Road to nowhere: the global refugee crisis
Several countries have agreed to accept a larger number of refugees but many have rejected them as well. Photograph: (Others)
The line-ups in the dispensary were snaking through the camp. Kids were screaming and playing in the dirt. Some queued up outside the tents to collect food supplies; others stood in a file to get water. These people had gathered there to get basic amenities because they had no way to buy them or earn them. There were millions who had been displaced by the fighting in Afghanistan. We stood there looking at the size of this calamity and wondered how this would ever get resolved. This was at the Jalozai camp near Peshawar in Pakistan in 2002.
Almost a decade later, I went back to another camp near Jalozai. By then, Jalozai had shut down. This camp mostly had internally displaced people from Waziristan, living under plastic sheets in what they called their homes. Some of them who were more entrepreneurial had moved out. Some found jobs and some had set-up businesses starting afresh in their new country.
Unimaginable size of refugees
Over the past decades, the number of refugees has grown acutely. Every minute, 24 people are displaced in this world. Somebody loses one's home, community and way of life. Official figures tell that 98,400 among the displaced population are unaccompanied or are children who have been separated from their families.
Leaving behind one’s home and security are traumatic enough but not having a friend, parent or a relative in the journey to unknown places is scary. The challenge for the children is even more as many get sexually abused. They are scarred for the rest of their lives.
In 2015, one in every 113 people were displaced globally from their homes because of conflict and persecution. Three countries — Syria, Afghanistan and Somalia — produce half of the world’s refugees. The most startling fact is that about 86 per cent of the world’s refugees live in developing countries. In the developing world, where the majority of its own citizens don’t have access to basic amenities like clean drinking water, houses and jobs, we can imagine what the living conditions of the refugees would be.
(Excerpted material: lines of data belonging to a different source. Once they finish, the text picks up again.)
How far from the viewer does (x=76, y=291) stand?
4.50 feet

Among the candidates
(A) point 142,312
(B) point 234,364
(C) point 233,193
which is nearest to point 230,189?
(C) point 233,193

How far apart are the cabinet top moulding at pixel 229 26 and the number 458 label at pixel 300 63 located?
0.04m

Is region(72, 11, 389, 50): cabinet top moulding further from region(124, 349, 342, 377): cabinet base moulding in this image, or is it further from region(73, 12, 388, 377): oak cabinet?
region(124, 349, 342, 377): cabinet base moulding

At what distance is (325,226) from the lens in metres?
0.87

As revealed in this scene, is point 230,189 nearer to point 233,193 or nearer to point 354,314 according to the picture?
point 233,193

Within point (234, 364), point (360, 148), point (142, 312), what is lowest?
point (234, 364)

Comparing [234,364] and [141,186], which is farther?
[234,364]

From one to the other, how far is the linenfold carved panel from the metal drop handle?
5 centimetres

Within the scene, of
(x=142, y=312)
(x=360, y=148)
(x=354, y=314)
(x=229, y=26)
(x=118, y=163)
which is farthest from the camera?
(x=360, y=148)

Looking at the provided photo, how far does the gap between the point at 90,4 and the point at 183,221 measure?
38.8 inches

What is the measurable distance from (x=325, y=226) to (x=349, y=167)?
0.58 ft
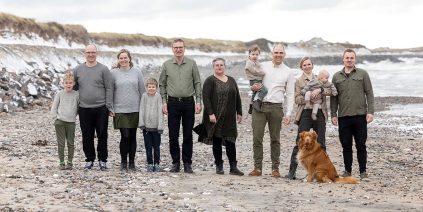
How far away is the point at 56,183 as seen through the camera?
8.35 meters

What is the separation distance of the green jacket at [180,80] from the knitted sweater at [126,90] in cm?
38

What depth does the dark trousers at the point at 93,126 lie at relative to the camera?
968cm

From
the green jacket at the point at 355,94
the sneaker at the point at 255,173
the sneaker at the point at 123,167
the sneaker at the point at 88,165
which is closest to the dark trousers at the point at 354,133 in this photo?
the green jacket at the point at 355,94

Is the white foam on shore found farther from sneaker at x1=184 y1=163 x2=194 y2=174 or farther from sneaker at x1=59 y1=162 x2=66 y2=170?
sneaker at x1=59 y1=162 x2=66 y2=170

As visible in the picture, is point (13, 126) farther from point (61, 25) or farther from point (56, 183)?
point (61, 25)

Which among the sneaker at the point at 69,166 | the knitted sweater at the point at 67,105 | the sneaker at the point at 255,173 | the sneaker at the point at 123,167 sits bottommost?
the sneaker at the point at 255,173

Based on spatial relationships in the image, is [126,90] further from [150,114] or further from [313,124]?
[313,124]

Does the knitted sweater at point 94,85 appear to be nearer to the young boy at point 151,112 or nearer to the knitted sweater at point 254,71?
the young boy at point 151,112

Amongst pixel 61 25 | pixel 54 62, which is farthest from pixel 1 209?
pixel 61 25

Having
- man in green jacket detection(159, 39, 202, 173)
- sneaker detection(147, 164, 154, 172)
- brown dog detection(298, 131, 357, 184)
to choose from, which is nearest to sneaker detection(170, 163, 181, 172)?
sneaker detection(147, 164, 154, 172)

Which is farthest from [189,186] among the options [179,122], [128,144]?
[128,144]

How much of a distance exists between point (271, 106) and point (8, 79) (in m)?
14.9

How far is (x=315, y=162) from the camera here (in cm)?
921

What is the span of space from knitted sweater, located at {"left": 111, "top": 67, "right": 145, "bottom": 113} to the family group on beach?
0.05ft
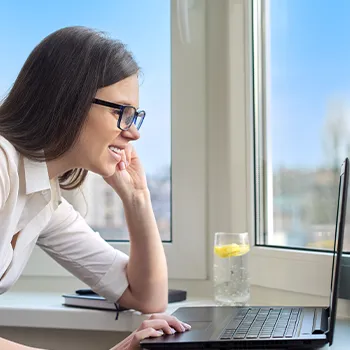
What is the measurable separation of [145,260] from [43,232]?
26 centimetres

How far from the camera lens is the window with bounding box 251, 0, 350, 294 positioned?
62.5 inches

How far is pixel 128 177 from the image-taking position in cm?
165

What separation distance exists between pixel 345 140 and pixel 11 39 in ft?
3.54

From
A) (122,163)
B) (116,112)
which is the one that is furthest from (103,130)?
(122,163)

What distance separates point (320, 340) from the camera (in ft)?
3.36

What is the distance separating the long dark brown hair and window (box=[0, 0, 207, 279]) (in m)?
0.52

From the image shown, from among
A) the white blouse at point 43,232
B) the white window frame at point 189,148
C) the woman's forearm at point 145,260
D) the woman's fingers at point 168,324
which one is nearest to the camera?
the woman's fingers at point 168,324

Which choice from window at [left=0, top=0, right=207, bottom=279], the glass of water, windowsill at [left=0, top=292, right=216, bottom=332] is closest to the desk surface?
windowsill at [left=0, top=292, right=216, bottom=332]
Psychological impact of being a refugee
The relationship between the governed and the government is a fascinating one. Whether democracy or dictatorship, the governed put trust in their government. They believe that this trust would give them security and opportunity to lead a normal life with their own people. Being labeled a migrant or a refugee puts one's statehood and identity always in question. There are more than 30,000 Rohingya Muslim refugees in one of the refugee camps in Delhi. While talking to them, one realises that they are always questioning their identity. They feel that they belong nowhere. On the one hand, they are being persecuted in their homeland. On the other hand in their host country, they don’t feel a sense of belonging.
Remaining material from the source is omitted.